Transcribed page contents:
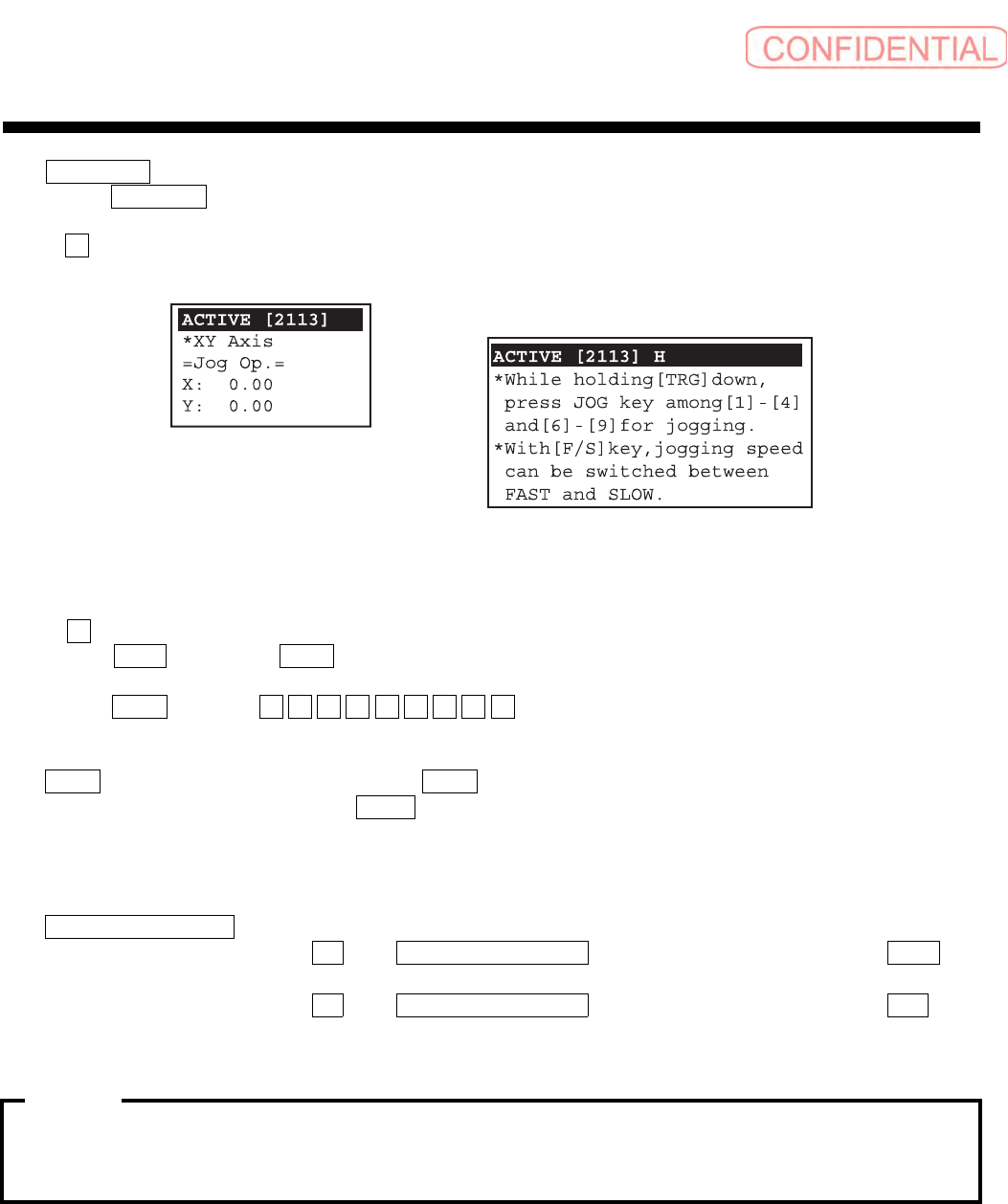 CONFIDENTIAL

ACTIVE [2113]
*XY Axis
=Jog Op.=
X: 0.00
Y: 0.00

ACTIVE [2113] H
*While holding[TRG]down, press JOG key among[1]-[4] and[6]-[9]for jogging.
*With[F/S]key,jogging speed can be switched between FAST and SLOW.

* * *

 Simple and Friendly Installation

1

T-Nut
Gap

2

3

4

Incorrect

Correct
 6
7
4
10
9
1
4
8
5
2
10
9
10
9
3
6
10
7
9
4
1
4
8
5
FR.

...

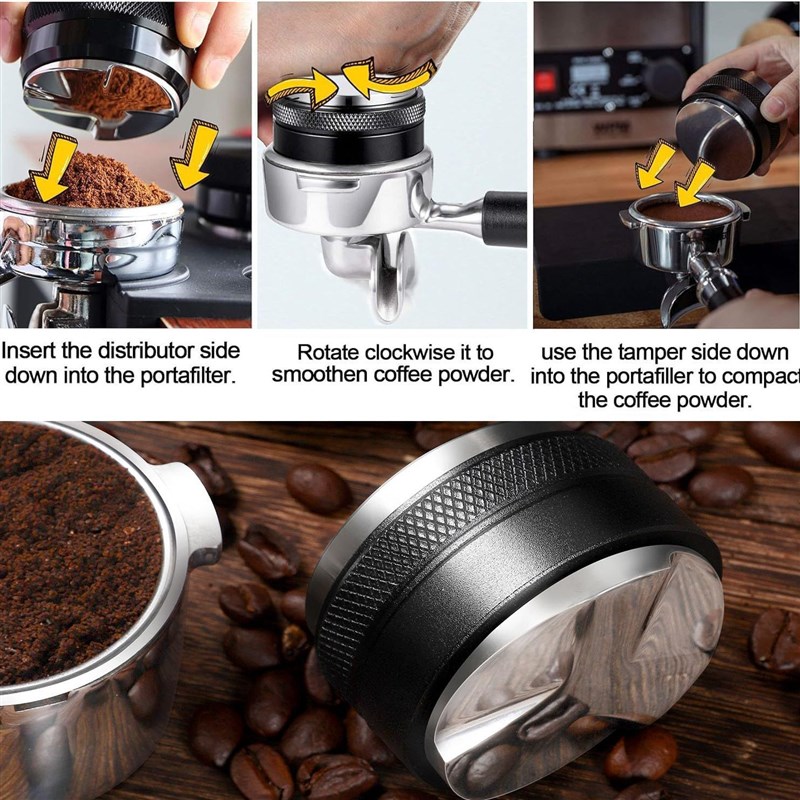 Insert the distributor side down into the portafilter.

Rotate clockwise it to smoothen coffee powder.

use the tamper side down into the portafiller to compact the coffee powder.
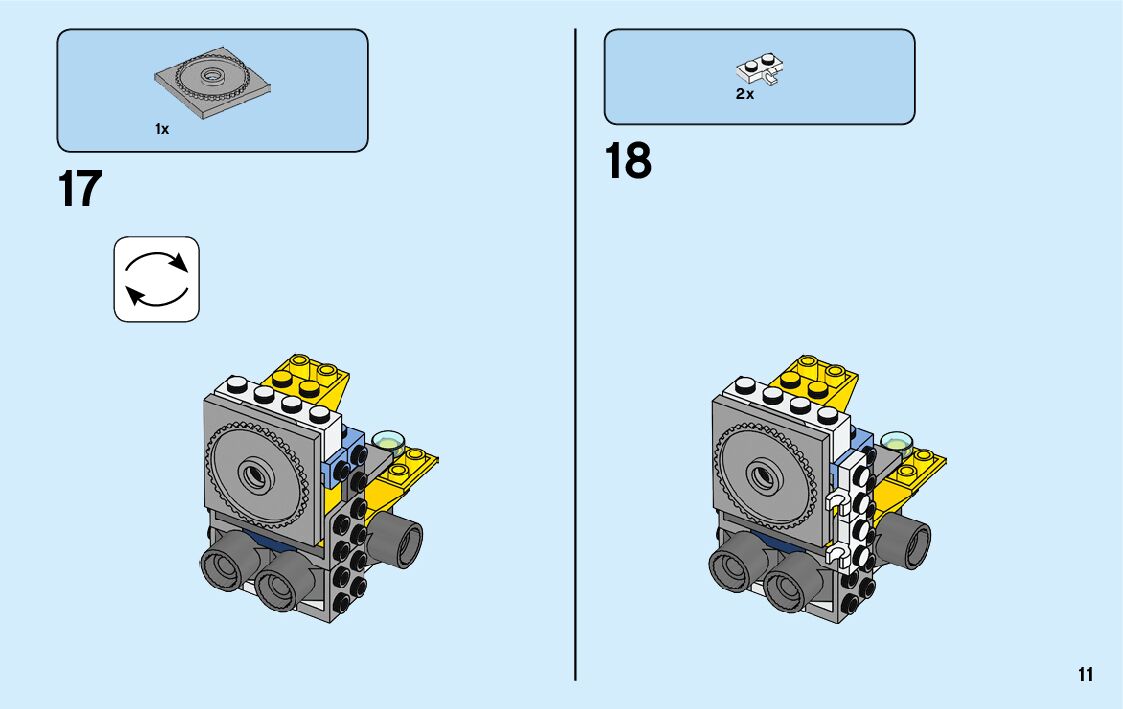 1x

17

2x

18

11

▸ **Task statement**: Gather all lines with the string "coffee" from the data.

▸ **Exercise output**:
Rotate clockwise it to smoothen coffee powder.
use the tamper side down into the portafiller to compact the coffee powder.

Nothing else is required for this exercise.